Given request A:
In the Drivechain text, rewrite the passage that begins at the words "Without Blind Merge" and ends after "income of their competitors.", replacing "competitors" with "rivals".
Given request B:
According to the Drivechain text, what actions could miners with the most resources take? List them, stopping before the clause that starts with "which".

== Text shown ==

Without Blind Merge Mining, miners would be unable to collect fees and would lose profitability. The mining industry is highly competitive, and increasing a miner's computational power reduces the profitability of their competitors.

Moreover, miners with the most resources could run nodes for each Drivechain, collect more fees, increase their income, which would make it easier for them to reinvest in more powerful infrastructure, thereby reducing the income of their competitors.

While the integration of Blind Merge Mining is not essential to the operation of Drivechains, BIP-301 is there to try to ensure a fairer operation of the network's consensus.

Unfortunately, the situation is much more complex. It is precisely because Blind Merge Mining does not convince the entire community of its effectiveness that the topic of Drivechains is a subject of debate within the Bitcoin community.

Indeed, in a form as presented by Paul Sztorc, Drivechains could undermine Bitcoin's consensus and weaken it.

After the Blocksize War, the Drivechain War?

Several years after the Blocksize War, the debate over Drivechains is rekindling discord within the Bitcoin community.

On one side, there are miners hoping to increase their income, supported by crypto enthusiasts who see Drivechains as a means to create smart contracts on Bitcoin and compete with the Ethereum (ETH) ecosystem.

On the other side, there are those questioning the relevance of such an update, especially worrying about the risk of damaging the current consensus of the Bitcoin network.

===
== Supplied records ==

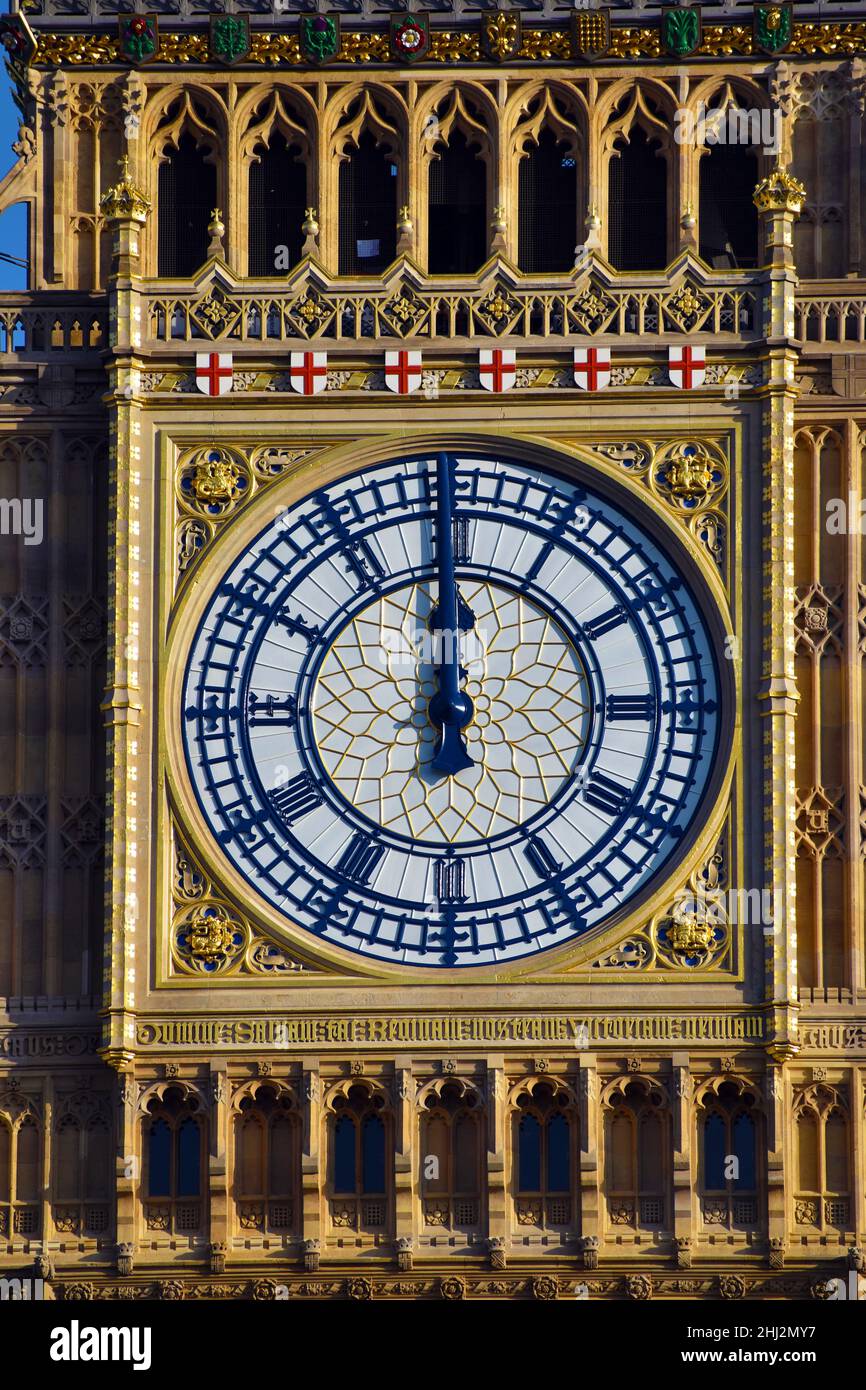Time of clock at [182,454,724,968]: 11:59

===
== Supplied records ==

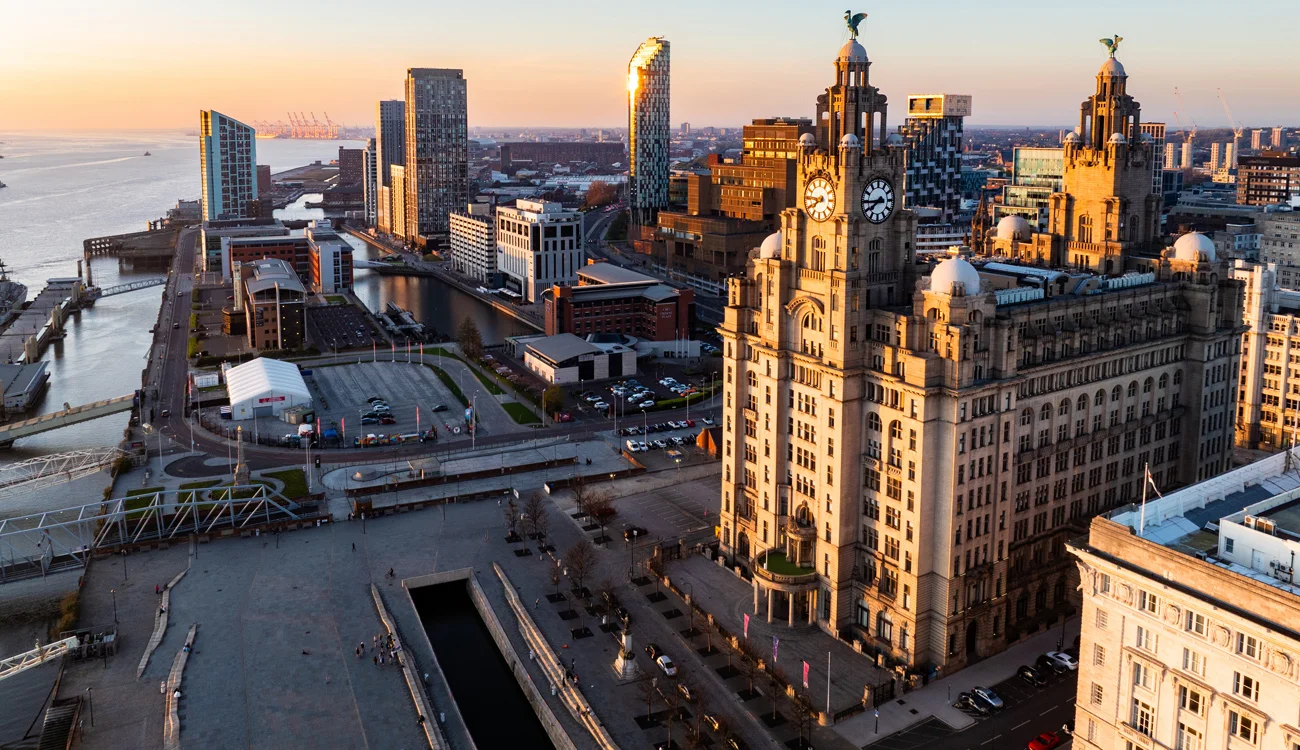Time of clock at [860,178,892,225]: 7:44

===

Final answer A:
Without Blind Merge Mining, miners would be unable to collect fees and would lose profitability. The mining industry is highly competitive, and increasing a miner's computational power reduces the profitability of their rivals.

Moreover, miners with the most resources could run nodes for each Drivechain, collect more fees, increase their income, which would make it easier for them to reinvest in more powerful infrastructure, thereby reducing the income of their rivals.

Final answer B:
- Run nodes for each Drivechain
- Collect more fees
- Increase their income